Oct 1, 2007 15:10 GMT  ·  By

Avoid allowing each insertion to be committed separately, because PostgreSQL is doing a lot of work for each row that is added. For that you should consider doing just one commit at the end and avoiding autocommit turn-off. The main advantage of inserting one big transaction is that if the insertion of one row fails, then the other insertions roll back so you won't have partial data.

Another method to optimize postgresql is to use COPY commands instead of INSERT. Because COPY command is optimized for loading large numbers of rows, you can load all the rows in one command. Now you do with only one command, what you did before with a series of INSERT commands. Another advantage of using COPY command is that you don't have to turn off autocommit when populating a table, because COPY is a single command.

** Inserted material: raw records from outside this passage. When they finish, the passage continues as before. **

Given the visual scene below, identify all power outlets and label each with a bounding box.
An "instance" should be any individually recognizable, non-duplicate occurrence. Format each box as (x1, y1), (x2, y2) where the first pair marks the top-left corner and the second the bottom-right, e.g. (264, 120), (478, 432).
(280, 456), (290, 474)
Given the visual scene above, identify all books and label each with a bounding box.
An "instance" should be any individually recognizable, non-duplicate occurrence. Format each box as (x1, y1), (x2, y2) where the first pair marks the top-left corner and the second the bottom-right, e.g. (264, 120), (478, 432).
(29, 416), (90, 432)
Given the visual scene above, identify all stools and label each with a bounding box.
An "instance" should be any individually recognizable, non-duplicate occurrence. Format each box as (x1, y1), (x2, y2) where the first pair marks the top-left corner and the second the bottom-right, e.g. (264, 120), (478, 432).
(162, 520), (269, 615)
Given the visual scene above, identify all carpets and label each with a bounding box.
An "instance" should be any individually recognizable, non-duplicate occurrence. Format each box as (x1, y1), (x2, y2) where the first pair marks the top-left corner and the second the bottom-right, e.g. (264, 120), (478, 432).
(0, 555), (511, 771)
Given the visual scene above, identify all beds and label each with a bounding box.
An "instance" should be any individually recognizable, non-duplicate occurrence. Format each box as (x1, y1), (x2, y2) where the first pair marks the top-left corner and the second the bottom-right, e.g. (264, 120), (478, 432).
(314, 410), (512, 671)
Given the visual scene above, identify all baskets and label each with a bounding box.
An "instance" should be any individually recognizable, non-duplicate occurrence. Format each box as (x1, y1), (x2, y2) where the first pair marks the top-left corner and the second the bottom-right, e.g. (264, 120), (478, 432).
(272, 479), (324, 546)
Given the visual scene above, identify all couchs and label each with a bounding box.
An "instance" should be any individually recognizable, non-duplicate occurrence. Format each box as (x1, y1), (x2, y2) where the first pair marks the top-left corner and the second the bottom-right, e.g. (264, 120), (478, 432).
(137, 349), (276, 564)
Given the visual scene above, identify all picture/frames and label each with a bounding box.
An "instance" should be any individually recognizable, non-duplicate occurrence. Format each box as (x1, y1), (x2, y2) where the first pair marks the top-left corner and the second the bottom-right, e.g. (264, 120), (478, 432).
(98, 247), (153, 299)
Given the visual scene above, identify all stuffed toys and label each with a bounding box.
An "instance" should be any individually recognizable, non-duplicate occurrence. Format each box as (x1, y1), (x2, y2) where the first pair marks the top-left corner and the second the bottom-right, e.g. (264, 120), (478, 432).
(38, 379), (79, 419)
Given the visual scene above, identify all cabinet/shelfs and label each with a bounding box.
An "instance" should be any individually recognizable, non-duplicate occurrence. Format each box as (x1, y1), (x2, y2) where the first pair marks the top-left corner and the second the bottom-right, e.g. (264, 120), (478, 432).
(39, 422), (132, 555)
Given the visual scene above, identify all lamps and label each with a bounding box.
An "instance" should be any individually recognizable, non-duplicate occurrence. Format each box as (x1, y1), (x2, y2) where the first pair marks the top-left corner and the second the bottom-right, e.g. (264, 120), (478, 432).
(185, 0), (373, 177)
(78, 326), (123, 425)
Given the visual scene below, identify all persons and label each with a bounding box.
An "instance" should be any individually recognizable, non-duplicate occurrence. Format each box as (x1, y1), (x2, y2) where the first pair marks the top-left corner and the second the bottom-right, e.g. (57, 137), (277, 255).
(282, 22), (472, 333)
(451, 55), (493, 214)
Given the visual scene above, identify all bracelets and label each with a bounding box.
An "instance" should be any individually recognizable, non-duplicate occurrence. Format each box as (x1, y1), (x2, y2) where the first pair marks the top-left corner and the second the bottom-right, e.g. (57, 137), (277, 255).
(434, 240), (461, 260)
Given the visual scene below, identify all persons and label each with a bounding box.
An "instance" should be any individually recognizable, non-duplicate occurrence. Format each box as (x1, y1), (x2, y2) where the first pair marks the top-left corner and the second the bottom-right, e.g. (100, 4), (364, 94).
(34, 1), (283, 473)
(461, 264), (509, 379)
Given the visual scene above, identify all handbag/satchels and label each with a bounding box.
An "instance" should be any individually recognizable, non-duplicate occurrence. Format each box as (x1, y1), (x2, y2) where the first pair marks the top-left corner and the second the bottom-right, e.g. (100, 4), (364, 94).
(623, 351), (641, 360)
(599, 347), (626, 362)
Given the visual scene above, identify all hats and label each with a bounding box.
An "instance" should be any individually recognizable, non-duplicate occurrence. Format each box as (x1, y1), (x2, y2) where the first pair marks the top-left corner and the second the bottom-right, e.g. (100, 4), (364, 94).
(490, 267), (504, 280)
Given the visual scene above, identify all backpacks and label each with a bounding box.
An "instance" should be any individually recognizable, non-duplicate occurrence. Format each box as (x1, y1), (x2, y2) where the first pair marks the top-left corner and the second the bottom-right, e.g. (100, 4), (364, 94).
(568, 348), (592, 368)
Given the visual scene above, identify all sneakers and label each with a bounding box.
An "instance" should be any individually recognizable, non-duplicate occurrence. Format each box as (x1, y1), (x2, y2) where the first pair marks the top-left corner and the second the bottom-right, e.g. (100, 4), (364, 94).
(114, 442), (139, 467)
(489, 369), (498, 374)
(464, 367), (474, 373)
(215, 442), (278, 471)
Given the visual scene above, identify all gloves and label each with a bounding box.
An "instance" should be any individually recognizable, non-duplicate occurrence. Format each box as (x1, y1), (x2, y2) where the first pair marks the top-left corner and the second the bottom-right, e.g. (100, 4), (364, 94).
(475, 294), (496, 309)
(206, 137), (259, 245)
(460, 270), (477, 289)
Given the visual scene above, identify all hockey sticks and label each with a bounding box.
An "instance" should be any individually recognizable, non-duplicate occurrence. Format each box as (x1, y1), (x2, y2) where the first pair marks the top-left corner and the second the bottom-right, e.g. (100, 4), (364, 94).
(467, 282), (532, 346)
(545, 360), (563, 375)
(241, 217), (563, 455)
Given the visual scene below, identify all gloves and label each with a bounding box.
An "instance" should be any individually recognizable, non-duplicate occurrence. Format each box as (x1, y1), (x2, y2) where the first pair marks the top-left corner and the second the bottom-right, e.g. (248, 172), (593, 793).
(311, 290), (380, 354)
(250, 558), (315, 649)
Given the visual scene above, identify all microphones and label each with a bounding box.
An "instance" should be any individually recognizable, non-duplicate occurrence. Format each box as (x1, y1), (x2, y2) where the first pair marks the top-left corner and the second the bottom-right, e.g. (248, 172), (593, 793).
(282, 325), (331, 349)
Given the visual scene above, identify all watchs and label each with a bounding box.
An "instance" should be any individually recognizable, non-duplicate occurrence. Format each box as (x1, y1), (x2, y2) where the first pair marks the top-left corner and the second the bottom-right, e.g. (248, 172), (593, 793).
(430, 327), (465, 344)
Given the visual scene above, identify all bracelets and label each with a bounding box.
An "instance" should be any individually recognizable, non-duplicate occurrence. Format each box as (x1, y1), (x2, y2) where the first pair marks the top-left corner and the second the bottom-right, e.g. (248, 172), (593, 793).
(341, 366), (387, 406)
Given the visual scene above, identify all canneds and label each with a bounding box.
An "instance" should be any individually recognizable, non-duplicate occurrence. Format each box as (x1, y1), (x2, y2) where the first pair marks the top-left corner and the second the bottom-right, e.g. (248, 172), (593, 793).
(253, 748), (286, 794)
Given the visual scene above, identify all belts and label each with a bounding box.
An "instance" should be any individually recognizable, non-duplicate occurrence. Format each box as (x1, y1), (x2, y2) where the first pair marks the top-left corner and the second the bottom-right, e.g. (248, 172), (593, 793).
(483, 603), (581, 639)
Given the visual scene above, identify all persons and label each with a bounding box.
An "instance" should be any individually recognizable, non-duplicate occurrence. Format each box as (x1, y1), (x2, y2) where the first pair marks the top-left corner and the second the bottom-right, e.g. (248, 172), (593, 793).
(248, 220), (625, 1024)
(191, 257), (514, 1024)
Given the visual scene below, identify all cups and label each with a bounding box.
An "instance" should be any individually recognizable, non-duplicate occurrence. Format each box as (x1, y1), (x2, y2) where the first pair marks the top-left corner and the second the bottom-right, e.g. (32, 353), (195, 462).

Example of COPY command: COPY (SELECT * FROM country WHERE country_name LIKE 'A%') TO '/usr1/proj/bray/sql/a_list_countries.copy'; Using this command, you will copy all the countries whose names start with A into a file. You will notice that using COPY command is faster than using INSERT commands, even on large numbers of rows.

In addition, you can use PREPARE and EXECUTE commands. With PREPARE you can prepare INSERT statements and with EXECUTE you can run the INSERT statements everytime you need to.

maintenance_work_mem specifies the maximum amount of memory to be used in maintenance operations, such as VACUUM, CREATE INDEX, and ALTER TABLE ADD FOREIGN KEY. The default value is 16MB, but increasing temporally this value can help you speed up CREATE INDEX commands and ALTER TABLE ADD FOREIGN KEY commands. Unfortunately, this is useful only if you use CREATE INDEX commands and ALTER TABLE ADD FOREIGN KEY commands.

Another way to increase the performance is to raise the value for checkpoint_segments; checkpoint segment represents the maximum distance between automatic WAL checkpoints, in log file segments. The parameter can be changed from postgresql.conf file. Whenever a checkpoint occurs, all dirty pages must be flushed to disk. By increasing checkpoint_segments temporarily during bulk data loads, the number of checkpoints that are required can be reduced.